When it comes down to it, there’s probably only a small proportion of New Zealand society who are fervent monarchists or republicans. People generally don’t feel that strongly about who our head of state is. In fact, a recent survey showed that only 18% of the public even know who occupies this position. But a much larger proportion of society cares about issues of racial injustice and radical reforms. It’s no surprise that polls show a large majority of New Zealanders don’t support the Government’s Three Waters reforms – probably largely due to the perception that they are a race-based reform giving large elements of control to unelected iwi.
Should the republican movement pursue “minimalist republicanism” or “Treaty republicanism”?
If New Zealand moves to a republic, there are many elements of a new constitution that might be easily agreed upon. The new head of state might be given a title such as Rangatira or Ariki.
But the constitutional reforms that could go along with the transition might be more radical. Therefore, the New Zealand Republican Movement has something of a dilemma in how it pursues change.
Does it adopt a “minimalist republican” reform movement, in which basic change is advocated – simply making the current office of Governor General the new head of state, with a reformed Parliamentary appointment process? Or does it look to more widespread constitutional reform, especially that which seeks to fulfill the aspirations of those demanding a more Treaty-based political system.
The former strategy might be more successful in terms of achieving a republic. The latter is more in touch with the Zeitgeist and will help get groups such as iwi leaders, Te Pati Māori and the Greens on side. But this option also threatens to open a real can of worms.
The republican debates we had in the 1980s and 1990s are long over. Back then it was about “minimalist republicanism” – just getting rid of the monarchy. It’s now about “Treaty-based republicanism”.
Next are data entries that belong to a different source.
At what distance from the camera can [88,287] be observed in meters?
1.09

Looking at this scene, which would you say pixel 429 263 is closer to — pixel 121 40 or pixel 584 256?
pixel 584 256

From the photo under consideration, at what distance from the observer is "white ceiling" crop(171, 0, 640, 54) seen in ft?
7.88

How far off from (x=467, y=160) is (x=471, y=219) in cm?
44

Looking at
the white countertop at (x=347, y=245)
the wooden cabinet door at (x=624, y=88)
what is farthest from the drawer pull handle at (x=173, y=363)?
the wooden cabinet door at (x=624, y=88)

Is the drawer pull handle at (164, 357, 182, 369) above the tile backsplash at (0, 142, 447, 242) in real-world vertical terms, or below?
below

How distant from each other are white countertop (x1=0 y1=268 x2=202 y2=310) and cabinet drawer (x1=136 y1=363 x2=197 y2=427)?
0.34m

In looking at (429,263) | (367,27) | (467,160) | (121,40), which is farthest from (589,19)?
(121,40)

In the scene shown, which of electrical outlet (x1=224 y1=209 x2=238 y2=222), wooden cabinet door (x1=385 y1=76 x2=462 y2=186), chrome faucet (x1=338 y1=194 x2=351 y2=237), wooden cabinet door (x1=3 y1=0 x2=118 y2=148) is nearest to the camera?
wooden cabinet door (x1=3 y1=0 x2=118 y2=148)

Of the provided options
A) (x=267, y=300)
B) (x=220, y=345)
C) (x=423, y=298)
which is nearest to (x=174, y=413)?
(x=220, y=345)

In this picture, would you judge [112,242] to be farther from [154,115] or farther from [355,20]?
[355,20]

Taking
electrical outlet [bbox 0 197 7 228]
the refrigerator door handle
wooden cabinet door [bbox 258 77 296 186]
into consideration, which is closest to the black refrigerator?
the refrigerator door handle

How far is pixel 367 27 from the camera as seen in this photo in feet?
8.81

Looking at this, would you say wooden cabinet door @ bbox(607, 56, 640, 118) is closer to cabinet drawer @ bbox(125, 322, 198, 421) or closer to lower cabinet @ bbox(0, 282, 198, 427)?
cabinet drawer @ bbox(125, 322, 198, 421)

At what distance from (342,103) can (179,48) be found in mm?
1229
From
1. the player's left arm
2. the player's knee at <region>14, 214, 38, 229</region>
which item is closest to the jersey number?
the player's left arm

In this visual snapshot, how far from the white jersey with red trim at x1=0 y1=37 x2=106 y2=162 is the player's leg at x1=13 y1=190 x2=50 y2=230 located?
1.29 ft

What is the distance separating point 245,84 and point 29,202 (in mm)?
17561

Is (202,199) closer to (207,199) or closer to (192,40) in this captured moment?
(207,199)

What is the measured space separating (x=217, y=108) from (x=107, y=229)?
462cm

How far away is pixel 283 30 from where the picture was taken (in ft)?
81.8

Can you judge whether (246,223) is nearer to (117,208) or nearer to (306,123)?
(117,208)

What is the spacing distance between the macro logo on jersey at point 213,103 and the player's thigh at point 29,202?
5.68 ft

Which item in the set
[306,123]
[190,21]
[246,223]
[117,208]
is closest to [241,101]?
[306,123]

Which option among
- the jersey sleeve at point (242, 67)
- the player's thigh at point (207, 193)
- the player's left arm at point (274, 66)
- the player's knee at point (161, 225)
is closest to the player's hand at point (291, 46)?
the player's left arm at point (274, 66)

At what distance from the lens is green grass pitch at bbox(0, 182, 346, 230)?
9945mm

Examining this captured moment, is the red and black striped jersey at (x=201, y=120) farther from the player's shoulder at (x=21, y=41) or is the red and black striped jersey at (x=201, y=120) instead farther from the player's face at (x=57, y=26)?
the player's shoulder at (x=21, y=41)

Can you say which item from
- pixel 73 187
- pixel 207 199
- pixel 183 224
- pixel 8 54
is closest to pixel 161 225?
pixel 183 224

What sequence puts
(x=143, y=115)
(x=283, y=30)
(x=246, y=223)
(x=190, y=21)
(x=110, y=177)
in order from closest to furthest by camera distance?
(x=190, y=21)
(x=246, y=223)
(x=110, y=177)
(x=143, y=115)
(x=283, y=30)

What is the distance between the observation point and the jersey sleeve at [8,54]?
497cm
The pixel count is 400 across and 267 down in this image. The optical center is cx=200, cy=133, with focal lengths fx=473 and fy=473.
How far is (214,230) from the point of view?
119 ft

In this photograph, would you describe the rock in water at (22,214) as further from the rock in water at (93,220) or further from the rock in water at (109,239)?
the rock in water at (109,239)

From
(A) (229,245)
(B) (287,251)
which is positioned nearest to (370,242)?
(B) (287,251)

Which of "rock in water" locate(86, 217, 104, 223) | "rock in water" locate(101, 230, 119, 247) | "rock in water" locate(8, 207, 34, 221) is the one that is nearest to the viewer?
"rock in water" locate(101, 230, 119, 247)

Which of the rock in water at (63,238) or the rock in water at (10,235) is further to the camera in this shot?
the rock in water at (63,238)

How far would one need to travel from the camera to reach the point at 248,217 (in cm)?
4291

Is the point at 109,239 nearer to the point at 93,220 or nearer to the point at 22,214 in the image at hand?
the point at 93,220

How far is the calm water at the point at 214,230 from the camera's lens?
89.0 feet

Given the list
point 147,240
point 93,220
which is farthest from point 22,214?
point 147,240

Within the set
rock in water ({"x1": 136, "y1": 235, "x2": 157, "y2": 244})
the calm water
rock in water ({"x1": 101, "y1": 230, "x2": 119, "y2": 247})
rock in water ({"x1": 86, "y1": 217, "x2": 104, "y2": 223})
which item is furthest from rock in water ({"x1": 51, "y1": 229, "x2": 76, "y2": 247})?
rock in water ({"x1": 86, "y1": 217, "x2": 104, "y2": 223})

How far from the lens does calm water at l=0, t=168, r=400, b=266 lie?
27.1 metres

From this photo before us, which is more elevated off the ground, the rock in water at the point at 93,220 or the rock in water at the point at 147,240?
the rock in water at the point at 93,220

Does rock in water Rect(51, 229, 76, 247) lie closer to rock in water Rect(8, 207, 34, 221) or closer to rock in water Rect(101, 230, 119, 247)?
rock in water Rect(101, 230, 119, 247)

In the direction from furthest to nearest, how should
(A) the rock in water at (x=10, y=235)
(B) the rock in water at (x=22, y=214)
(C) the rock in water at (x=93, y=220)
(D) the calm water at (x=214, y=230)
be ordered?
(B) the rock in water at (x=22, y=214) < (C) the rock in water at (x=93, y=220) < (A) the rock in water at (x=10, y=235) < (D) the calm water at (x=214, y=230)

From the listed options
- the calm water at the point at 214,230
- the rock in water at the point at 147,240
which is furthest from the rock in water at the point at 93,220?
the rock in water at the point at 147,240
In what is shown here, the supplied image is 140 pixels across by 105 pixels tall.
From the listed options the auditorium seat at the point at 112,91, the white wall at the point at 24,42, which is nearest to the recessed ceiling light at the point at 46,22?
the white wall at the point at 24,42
Most commentators haven’t caught up with this new reality. Much of the constitutional debate over the last few days has been about whether our new head of state would be a president, elected or appointed by Parliament, and how to avoid political capture of the new role.
These are all good discussions to have. But in the end, they miss the bigger questions – which will be around the Treaty, and what role a new republic would have for Māori, and how we embody a multi-ethnic society in constitutional arrangements.
There has been a sense in which New Zealand has been sleepwalking towards a republic, or that we are already a “de facto republic”. Many feel that a final shift to make a republic official is just a matter of launching a new campaign, referendum, or piece of legislation. But the recent Māori political and constitutional renaissance changes all of that. Republicans will have to grapple with demands for more than just a change of a law to replace the King with the Governor General.
For a good illustration of this change, it’s worth noting that in 2017 Te Pati Māori strongly opposed New Zealand becoming a republic but, in 2022, they are leading the charge. This year they have a new policy: “Te Pāti Māori are calling to remove the British royal family as head of state, and move Aotearoa to a Te Tiriti o Waitangi based nation.” And as part of this, they want bigger republican changes, including a Māori Parliament which would operate alongside the present one.
Will this version of republicanism be a goer? Probably not for quite a while yet.
Dr Bryce Edwards is Political Analyst in Residence at Victoria University of Wellington. He is the director of the Democracy Project.